Written request = Copy the lines below word for word, leaving out the pictures.

Information provided =

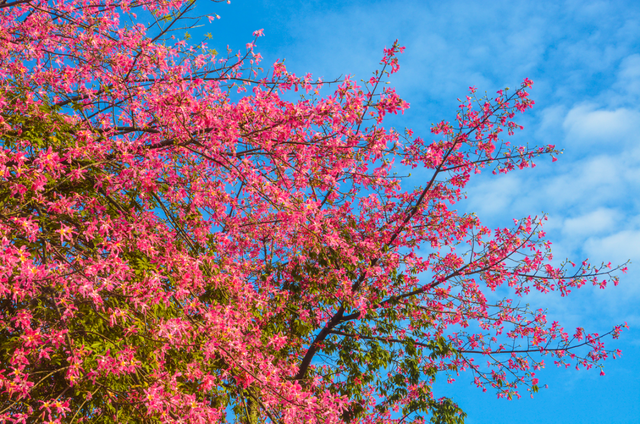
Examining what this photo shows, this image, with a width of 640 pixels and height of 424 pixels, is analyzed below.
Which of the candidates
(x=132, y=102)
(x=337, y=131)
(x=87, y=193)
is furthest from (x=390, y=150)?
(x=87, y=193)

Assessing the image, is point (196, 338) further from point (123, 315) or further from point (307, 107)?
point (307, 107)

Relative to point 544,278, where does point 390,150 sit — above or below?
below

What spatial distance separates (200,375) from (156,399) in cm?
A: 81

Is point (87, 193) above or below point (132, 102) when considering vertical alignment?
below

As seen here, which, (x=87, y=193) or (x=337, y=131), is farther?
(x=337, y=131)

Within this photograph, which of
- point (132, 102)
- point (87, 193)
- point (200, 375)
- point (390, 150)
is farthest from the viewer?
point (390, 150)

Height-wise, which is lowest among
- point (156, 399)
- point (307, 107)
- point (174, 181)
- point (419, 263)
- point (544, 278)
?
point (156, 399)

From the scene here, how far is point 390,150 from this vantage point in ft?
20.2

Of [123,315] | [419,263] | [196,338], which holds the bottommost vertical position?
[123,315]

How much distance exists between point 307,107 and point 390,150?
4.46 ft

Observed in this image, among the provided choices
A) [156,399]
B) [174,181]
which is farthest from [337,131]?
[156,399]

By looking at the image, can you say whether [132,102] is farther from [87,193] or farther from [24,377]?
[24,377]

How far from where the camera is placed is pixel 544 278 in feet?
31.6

Expected output =
Examining what this photo shows, this image, with a width of 640 pixels and height of 424 pixels, is analyzed below.
Which of the candidates
(x=132, y=102)
(x=337, y=131)
(x=87, y=193)
is furthest from (x=390, y=150)?
(x=87, y=193)

Assessing the image, is point (196, 338) further from point (123, 315) or further from point (307, 107)?
point (307, 107)

Relative to point 544,278, where does point 390,150 sit — above or below?
below

What spatial distance separates (200,375) from (156,399) in cm?
A: 81

Is point (87, 193) above or below point (132, 102) when considering vertical alignment?
below

As seen here, which, (x=87, y=193) or (x=337, y=131), is farther?
(x=337, y=131)

Within this photograph, which of
- point (132, 102)
- point (87, 193)
- point (200, 375)
- point (390, 150)
is farthest from the viewer?
point (390, 150)

Height-wise, which is lowest among
- point (156, 399)
- point (307, 107)
- point (174, 181)
- point (419, 263)
- point (544, 278)
?
point (156, 399)

From the scene here, how far is point 390,150 from this vantage point in ft?
20.2

Of [123,315] | [419,263] | [196,338], which holds the bottommost vertical position?
[123,315]

How much distance exists between point 307,107 and point 390,150?
4.46 ft

Observed in this image, among the provided choices
A) [156,399]
B) [174,181]
which is farthest from [337,131]?
[156,399]

By looking at the image, can you say whether [132,102] is farther from [87,193] or farther from [24,377]?
[24,377]

How far from where the camera is placed is pixel 544 278 in feet?
31.6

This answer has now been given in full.